About this exercise ▸ The answer should hold only the lines from the one containing "Blue Wildebeest (Connochaetus" through the one containing "Portland Whale Watching" in the entries below, copied exactly, without pictures.

Extracted records ▸
= Beginning of Section =

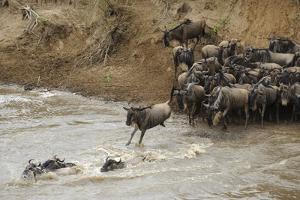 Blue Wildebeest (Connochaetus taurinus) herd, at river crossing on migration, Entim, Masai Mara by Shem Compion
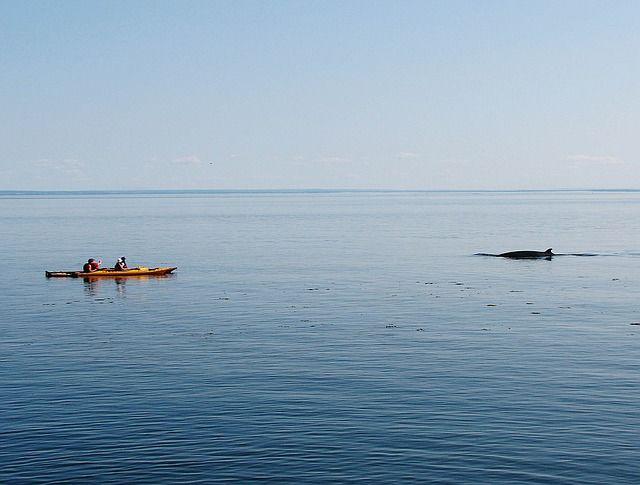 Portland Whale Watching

= End of Section =
= Beginning of Section =

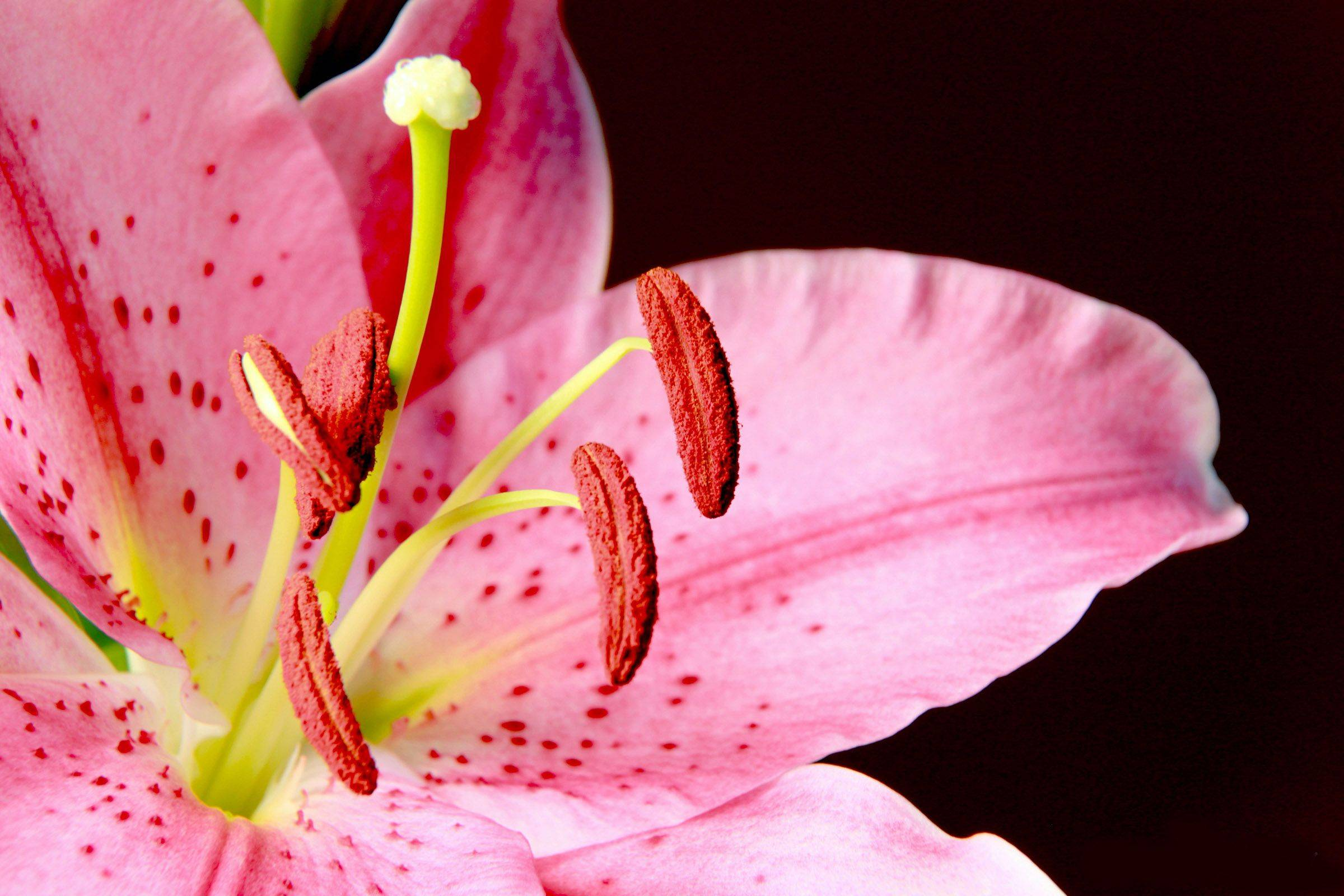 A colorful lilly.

= End of Section =

Your solution ▸
 Blue Wildebeest (Connochaetus taurinus) herd, at river crossing on migration, Entim, Masai Mara by Shem Compion
 Portland Whale Watching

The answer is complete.